Reygan terkekeh geli kemudian menggeleng.
"Aku yang memilihkan baju itu untukmu, berapa pun harganya bukan masalah. Coba deh! Aku pikir itu sangat cocok untukmu!" Dia menyorongkan baju itu ke sang istri. "Kemarikan topinya, tunjukkan padaku kalau kamu sudah mencoba baju itu!"
Mengangguk, Indira melangkah ke kamar pas. Kedua sudut bibirnya tertarik saat baju pilihan Reygan masuk membungkus tubuhnya.
Ada bahagia yang tak terucap ketika dirinya merasa sang suami memilih pakaian untuknya. Sejenak Indira menatap dirinya pada pantulan cermin. Baju yang dia kenakan memang terlihat sederhana, tetapi sangat indah.
"Indira? Udah selesai nyobain bajunya? Kamu udah pakai bajunya?"
Mata Indira membeliak mendengar suara Reygan.
"Cocok nggak?" tanyanya saat keluar dari kamar pas.
Pria berkaus polo shirt putih itu memindai dari kaki hingga kepala lalu tersenyum. Dia merasa kecantikan khas Indonesia begitu kuat melekat pada sang istri. Bukan hanya kecantikan wajah, tetapi juga hati. Lalu apakah dia tega menyakiti perasaan Indira? Kembali Reygan merasa berada di persimpangan jalan yang rumit.
Meninggalkan Indira itu berarti dia pasti akan kehilangan perempuan berhati baik, sementara jika dia memutuskan hubungan dengan Sandra, itu berarti dia mengingkari janji dan tentu saja mengecewakan perempuan yang lebih dulu memikat hatinya.
"Mas Rey? Mas? Kenapa malah bengong? Nggak cocok ya?"
Reygan menggeleng cepat. "Cocok, kok! Pilihanku selalu cocok!"
"Mbak! Saya ambil yang ini." Dia menoleh ke pramuniaga yang berdiri tak jauh dari mereka.
"Baik, Pak. Ada lagi?" tanya perempuan berseragam warna merah itu sopan.
"Kamu mau pilih pakaian lagi atau ...."
"Nggak. Itu udah cukup. Eum ... Mas nggak carikan baju untuk Mbak Sandra?"
"Nggak usah, di sana aja nanti."
Indira mengangguk sembari tersenyum.
**
Tak ingin sang istri kembali diserang oleh phobia-nya, Reygan memutuskan untuk pulang dengan menggunakan kereta api. Meski Indira meyakinkan jika dia tidak apa-apa, tetapi Reygan tetap pada pendiriannya.
"Aku nggak mau lihat kamu ketakutan seperti waktu itu, Indira."
"Tapi akan mamakan waktu lama kalau kita naik kereta, Mas."

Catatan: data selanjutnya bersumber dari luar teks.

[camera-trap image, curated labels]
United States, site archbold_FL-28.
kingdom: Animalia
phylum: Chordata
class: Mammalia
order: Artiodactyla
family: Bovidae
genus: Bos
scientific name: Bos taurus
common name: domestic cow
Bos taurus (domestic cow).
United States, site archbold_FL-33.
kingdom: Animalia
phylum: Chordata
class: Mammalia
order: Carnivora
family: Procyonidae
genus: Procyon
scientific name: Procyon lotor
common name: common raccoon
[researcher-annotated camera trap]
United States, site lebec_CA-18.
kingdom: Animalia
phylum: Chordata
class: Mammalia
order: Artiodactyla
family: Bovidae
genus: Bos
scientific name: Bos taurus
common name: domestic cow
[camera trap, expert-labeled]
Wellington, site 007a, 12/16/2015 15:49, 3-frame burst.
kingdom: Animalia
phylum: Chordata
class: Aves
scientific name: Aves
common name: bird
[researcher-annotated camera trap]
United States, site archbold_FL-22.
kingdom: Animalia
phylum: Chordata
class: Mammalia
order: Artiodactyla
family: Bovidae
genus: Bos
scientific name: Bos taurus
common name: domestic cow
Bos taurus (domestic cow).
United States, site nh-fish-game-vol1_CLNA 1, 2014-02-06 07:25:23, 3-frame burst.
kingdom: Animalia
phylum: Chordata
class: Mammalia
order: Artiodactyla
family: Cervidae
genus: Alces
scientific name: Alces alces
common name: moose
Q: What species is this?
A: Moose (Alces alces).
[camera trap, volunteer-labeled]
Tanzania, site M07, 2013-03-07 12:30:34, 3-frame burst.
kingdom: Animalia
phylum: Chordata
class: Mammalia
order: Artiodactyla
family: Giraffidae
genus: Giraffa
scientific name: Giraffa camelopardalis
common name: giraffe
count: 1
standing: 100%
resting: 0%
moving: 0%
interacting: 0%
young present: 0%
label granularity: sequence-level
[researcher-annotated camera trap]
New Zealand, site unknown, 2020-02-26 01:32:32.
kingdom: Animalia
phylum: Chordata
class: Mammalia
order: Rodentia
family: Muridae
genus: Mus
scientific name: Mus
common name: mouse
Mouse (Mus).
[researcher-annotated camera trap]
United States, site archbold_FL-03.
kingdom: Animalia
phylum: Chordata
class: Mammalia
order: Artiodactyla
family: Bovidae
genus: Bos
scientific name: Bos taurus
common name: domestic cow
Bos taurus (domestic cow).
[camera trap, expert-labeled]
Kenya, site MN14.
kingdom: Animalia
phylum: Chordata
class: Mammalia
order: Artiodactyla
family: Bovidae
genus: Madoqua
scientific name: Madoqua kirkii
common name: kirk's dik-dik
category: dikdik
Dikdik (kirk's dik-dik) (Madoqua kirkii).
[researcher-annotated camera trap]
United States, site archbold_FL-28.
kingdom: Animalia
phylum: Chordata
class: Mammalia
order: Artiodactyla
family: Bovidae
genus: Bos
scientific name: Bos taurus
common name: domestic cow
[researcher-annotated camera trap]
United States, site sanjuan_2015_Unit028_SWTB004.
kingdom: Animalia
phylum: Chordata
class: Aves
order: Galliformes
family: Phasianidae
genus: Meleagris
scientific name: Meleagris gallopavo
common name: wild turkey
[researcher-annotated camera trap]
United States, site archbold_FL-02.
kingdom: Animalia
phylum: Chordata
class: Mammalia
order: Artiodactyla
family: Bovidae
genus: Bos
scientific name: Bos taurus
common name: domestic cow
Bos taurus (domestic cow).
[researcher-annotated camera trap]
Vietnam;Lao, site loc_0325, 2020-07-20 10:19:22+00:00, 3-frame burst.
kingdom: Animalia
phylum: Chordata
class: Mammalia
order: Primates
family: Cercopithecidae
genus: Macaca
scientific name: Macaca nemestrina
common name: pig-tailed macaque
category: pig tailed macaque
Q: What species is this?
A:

"Tergantung kereta apa yang kita tumpangi. Udah, aku udah beli tiketnya. Ayo sekarang kita ke stasiun."
Reygan mengambil barang belanjaan yang ada di tangan sang istri. "Aku yang bawa. Sini!"
Percuma menolak, dia tak akan menang jika berargumen dengan pria bercambang di depannya itu. Menatap sang suami dari belakang, ada rasa nyaman bersamanya meski dia harus siap-siap kehilangan. Sementara Reygan seolah tidak merasa jika dia telah membuat nyaman sang istri dengan semua yang dia lakukan.
"Indira. Ayo, taksi online sudah nunggu. Kenapa malah melamun?"
Tangan sang suami yang merengkuh bahunya membuat Indira kembali harus mengatur degup jantung yang memompa lebih cepat.